Retype the sermon excerpt on Mark 5:1-20 word for word, from "What does Jesus" to "the old law.", inclusive.

Passage to read:
— begin —
Jesus and the disciples are in a territory unlike Galilee, which includes many gentiles. While not mentioned in the text, we know a Roman garrison is included among the gentiles. They stand ready to move into Galilee or to Jerusalem if trouble arose. Rome kept a smaller presence in the predominately Jewish enclaves to appease Jewish sensibilities. 

As I read this passage, I encourage you to consider the humor in the story.[2] I’ll explain what I mean in my sermon.

Read Mark 5:1-20

What does Jesus have against pigs? Four thousand hams and enough spareribs to feed Carroll County washed to sea. And think of all the bacon. Having come from Eastern North Carolina, where pig pickings are major social events and eating “high on the hog” isn’t an empty phrased, I’m saddened by such a lost opportunity. Just thinking of all those ribs sauced up and slow roasting over hickory coals makes my mouth water.

Of course, it’s obvious what Jesus had against pigs. As an obedient Jew, he followed the law which prohibited the eating of pork. As Christians, we can be thankful for Peter’s vision at Joppa, where he learns that such things are not profane.[3] But that came later. When this incident occurred, the God-fearing people were under the old law. 

Jesus and his disciples had crossed into gentile territory. Since gentiles didn’t adhere to Jewish law, they eat pork. I wonder if the presence of so many pigs, an incredible number of animals in the pre-factory farm days, was to feed the Roman garrison? It’s possible, and if so, those who hear of the story would chuckle at denying their enemy of a barbecue. 

But let’s go back to the beginning of the story. Jesus steps off the boat and immediately a crazy man runs up to him. The guy must have been quite a sight, running around howling. Strong, he broke chains used to subdue him. He lived in a tomb, which makes him unclean from a Jewish perspective.[4] But it may be the only place he can live because he’s been banished from the city. After all, who wants a werewolf running around. At least, as far as we know, the dead didn’t complain about his demeanor.
— end —
Given records:
— begin —
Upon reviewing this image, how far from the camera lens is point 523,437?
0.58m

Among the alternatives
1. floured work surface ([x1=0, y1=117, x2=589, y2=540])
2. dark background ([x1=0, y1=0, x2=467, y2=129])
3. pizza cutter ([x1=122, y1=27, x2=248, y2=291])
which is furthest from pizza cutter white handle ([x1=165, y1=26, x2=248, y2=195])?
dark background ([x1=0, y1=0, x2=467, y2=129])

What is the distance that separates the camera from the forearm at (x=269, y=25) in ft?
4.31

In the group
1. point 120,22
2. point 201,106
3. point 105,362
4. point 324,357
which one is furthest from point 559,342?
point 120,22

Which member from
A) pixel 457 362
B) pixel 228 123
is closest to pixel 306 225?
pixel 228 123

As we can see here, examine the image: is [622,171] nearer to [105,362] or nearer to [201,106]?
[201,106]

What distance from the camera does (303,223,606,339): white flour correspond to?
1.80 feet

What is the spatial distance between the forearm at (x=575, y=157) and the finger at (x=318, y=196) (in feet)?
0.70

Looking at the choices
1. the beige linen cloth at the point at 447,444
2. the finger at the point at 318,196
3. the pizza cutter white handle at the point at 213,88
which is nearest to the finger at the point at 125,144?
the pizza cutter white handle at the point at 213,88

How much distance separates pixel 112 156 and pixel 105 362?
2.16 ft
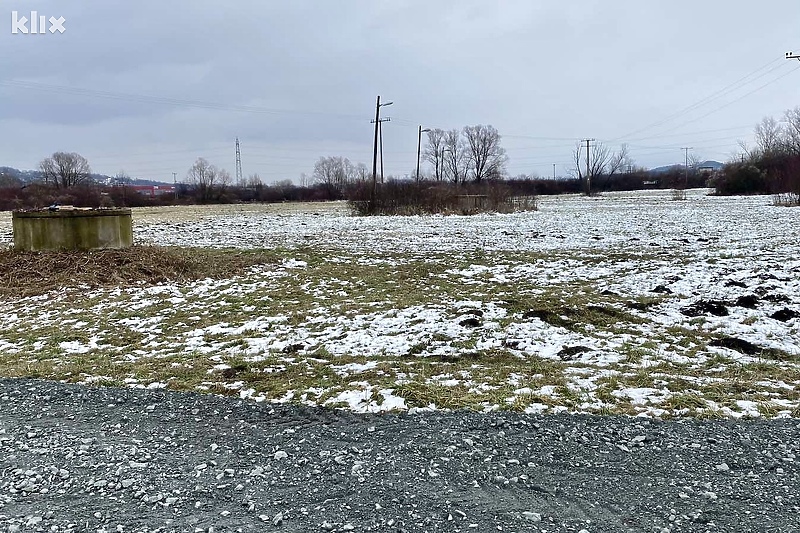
— end —
Written reply:
What does Jesus have against pigs? Four thousand hams and enough spareribs to feed Carroll County washed to sea. And think of all the bacon. Having come from Eastern North Carolina, where pig pickings are major social events and eating “high on the hog” isn’t an empty phrased, I’m saddened by such a lost opportunity. Just thinking of all those ribs sauced up and slow roasting over hickory coals makes my mouth water.

Of course, it’s obvious what Jesus had against pigs. As an obedient Jew, he followed the law which prohibited the eating of pork. As Christians, we can be thankful for Peter’s vision at Joppa, where he learns that such things are not profane.[3] But that came later. When this incident occurred, the God-fearing people were under the old law.